- Born: Charles Stedman Parmenter October 12, 1933 Chestnut Hill, Philadelphia, U.S.
- Died: January 26, 2025 (aged 91) Bloomington, Indiana, U.S.
- Education: University of Pennsylvania University of Rochester
- Occupation: Chemist

= Charles S. Parmenter =

American chemist (1933–2025)

Charles Stedman Parmenter (October 12, 1933 – January 26, 2025) was an American chemist.

== Life and career ==
Parmenter was born in Chestnut Hill, Philadelphia, the son of Charles Leroy Parmenter and Hazeltene Stedman. He attended the University of Pennsylvania, earning his Bachelor of Arts degree in chemistry in 1955. After earning his degree, he served as a second lieutenant in the United States Air Force, which after his discharge, he attended the University of Rochester, earning his PhD degree in physical chemistry in 1963.
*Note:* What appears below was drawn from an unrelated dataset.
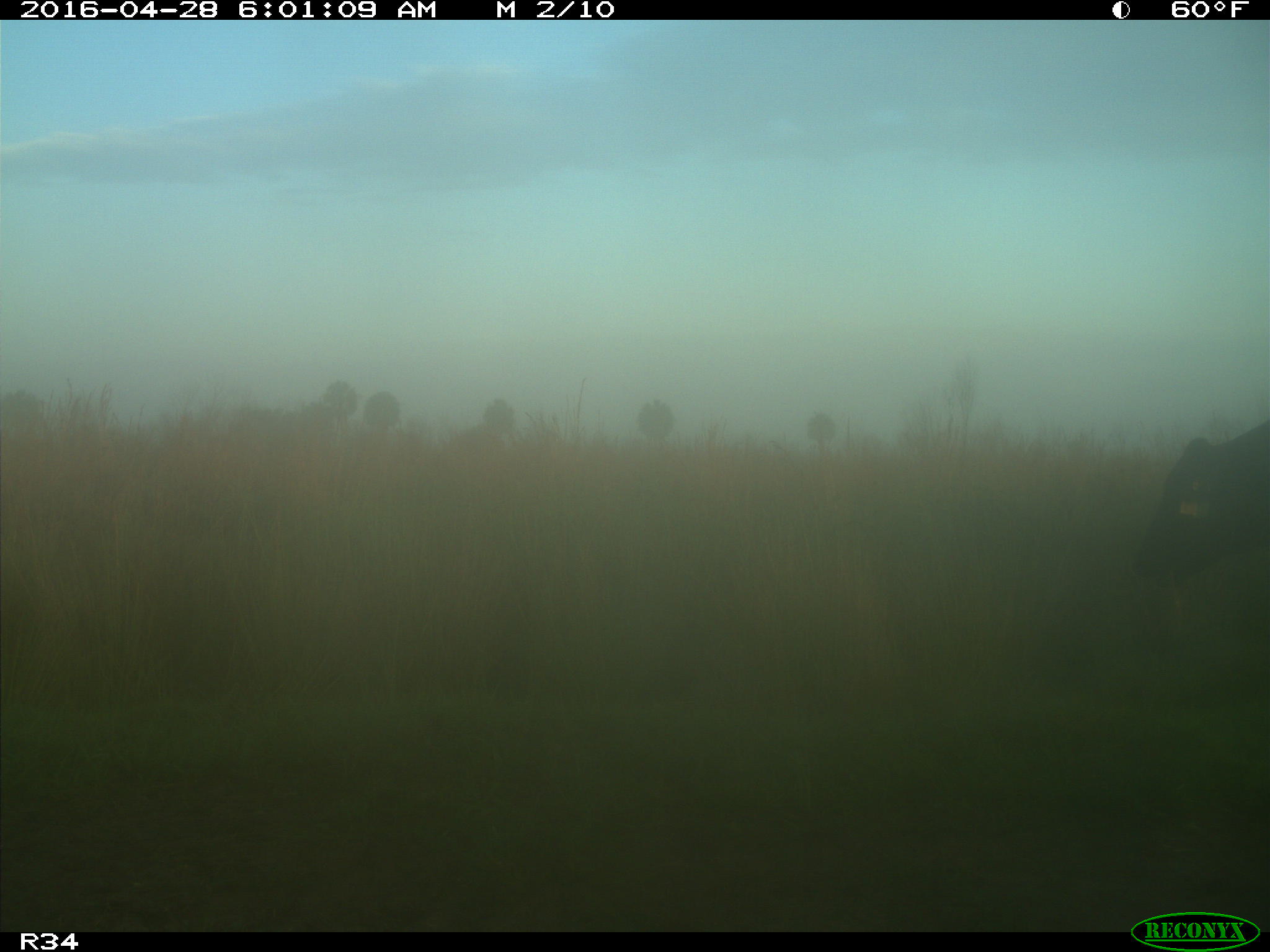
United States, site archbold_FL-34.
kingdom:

Parmenter served as a professor in the department of chemistry at Indiana University Bloomington from 1972 to 2008. During his years as a professor, in 1988, he was named a distinguished professor, and was elected as a member of the National Academy of Sciences in 1995.

== Death ==
Parmenter died on January 26, 2025, in Bloomington, Indiana, at the age of 91.